**SUPPLIED MATERIAL**
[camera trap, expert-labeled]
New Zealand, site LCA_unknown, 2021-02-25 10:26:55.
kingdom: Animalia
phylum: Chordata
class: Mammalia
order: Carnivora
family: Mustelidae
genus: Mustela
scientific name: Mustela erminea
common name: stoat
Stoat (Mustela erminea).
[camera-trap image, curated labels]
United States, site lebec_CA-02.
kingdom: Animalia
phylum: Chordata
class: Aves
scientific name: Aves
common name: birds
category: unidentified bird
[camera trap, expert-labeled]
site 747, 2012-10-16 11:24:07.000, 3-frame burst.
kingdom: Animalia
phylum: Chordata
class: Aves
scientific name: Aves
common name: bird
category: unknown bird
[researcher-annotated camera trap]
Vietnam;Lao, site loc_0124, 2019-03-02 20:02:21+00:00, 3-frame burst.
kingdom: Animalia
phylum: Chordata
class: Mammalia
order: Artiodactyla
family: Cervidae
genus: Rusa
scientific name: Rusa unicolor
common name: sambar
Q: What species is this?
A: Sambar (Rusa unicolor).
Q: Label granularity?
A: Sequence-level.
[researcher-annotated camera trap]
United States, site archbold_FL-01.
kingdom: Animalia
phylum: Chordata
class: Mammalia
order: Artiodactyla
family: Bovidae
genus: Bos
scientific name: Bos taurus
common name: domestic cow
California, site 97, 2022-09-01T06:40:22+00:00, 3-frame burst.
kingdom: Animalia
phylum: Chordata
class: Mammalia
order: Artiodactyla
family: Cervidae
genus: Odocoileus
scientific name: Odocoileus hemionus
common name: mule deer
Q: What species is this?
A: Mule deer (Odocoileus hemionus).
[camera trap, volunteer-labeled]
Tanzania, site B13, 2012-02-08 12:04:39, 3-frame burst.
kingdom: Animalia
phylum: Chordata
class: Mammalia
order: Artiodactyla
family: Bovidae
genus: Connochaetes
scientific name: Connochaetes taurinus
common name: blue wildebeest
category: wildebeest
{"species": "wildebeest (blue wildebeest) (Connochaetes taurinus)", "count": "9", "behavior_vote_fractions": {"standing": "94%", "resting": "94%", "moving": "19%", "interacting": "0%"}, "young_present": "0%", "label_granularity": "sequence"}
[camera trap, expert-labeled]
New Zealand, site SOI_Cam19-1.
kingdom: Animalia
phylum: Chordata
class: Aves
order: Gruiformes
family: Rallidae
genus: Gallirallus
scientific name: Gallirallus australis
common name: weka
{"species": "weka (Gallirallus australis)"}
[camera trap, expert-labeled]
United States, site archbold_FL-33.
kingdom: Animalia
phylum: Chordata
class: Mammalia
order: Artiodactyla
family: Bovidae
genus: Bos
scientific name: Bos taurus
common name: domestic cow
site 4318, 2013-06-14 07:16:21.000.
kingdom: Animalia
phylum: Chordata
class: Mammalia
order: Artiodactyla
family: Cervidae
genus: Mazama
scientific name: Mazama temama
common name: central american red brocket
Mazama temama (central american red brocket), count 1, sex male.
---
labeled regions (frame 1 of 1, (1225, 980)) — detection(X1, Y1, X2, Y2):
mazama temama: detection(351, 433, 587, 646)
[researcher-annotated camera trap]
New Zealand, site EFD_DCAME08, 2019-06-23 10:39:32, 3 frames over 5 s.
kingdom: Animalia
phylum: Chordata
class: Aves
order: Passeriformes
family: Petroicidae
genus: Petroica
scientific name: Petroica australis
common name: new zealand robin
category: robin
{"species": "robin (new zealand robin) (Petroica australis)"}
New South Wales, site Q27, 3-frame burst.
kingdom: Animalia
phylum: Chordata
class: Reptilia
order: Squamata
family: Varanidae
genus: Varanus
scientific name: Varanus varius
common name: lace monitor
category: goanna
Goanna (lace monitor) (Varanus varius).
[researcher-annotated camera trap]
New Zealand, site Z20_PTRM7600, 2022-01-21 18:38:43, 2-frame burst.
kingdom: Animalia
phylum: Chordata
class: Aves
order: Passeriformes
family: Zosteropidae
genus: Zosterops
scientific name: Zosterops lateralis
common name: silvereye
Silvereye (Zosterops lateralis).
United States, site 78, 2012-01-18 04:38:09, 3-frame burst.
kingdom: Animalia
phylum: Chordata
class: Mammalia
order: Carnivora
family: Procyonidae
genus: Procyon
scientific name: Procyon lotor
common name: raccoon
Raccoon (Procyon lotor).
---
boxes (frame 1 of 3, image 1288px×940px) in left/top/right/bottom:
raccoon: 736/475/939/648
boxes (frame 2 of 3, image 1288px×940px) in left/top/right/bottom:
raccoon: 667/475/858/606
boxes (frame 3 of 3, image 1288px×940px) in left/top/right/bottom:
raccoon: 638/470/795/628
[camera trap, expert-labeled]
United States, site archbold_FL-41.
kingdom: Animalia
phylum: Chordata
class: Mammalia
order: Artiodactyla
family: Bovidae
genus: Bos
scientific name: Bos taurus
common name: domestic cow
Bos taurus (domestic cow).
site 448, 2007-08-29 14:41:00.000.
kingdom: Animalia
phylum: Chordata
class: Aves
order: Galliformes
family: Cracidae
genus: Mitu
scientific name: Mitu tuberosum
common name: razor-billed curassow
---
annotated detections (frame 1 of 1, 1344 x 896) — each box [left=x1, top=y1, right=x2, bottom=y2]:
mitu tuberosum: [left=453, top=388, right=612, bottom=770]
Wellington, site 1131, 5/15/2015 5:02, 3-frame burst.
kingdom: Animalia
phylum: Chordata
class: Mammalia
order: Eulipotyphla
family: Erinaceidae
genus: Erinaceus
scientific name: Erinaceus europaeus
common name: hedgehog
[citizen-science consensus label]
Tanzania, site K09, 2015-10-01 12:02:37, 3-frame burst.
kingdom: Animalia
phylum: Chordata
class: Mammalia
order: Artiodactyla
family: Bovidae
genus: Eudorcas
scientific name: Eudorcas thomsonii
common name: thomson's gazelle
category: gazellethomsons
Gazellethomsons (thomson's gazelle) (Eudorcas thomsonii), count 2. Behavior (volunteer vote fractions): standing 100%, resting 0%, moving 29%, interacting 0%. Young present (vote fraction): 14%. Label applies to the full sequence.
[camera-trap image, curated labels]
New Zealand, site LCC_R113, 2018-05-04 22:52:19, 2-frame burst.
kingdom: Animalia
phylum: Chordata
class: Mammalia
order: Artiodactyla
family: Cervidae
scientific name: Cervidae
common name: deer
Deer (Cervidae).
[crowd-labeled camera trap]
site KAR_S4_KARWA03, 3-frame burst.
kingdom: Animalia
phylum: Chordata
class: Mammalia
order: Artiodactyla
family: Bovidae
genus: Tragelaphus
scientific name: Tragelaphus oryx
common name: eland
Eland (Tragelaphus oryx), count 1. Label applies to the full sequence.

**WHAT YOU NEED TO DO**
From the records above, print exactly the lines that run from the line with "site 747, 2012-10-16" to the line with "scientific name: Rusa unicolor", inclusive.

**SOLUTION TO THIS TASK**
site 747, 2012-10-16 11:24:07.000, 3-frame burst.
kingdom: Animalia
phylum: Chordata
class: Aves
scientific name: Aves
common name: bird
category: unknown bird
[researcher-annotated camera trap]
Vietnam;Lao, site loc_0124, 2019-03-02 20:02:21+00:00, 3-frame burst.
kingdom: Animalia
phylum: Chordata
class: Mammalia
order: Artiodactyla
family: Cervidae
genus: Rusa
scientific name: Rusa unicolor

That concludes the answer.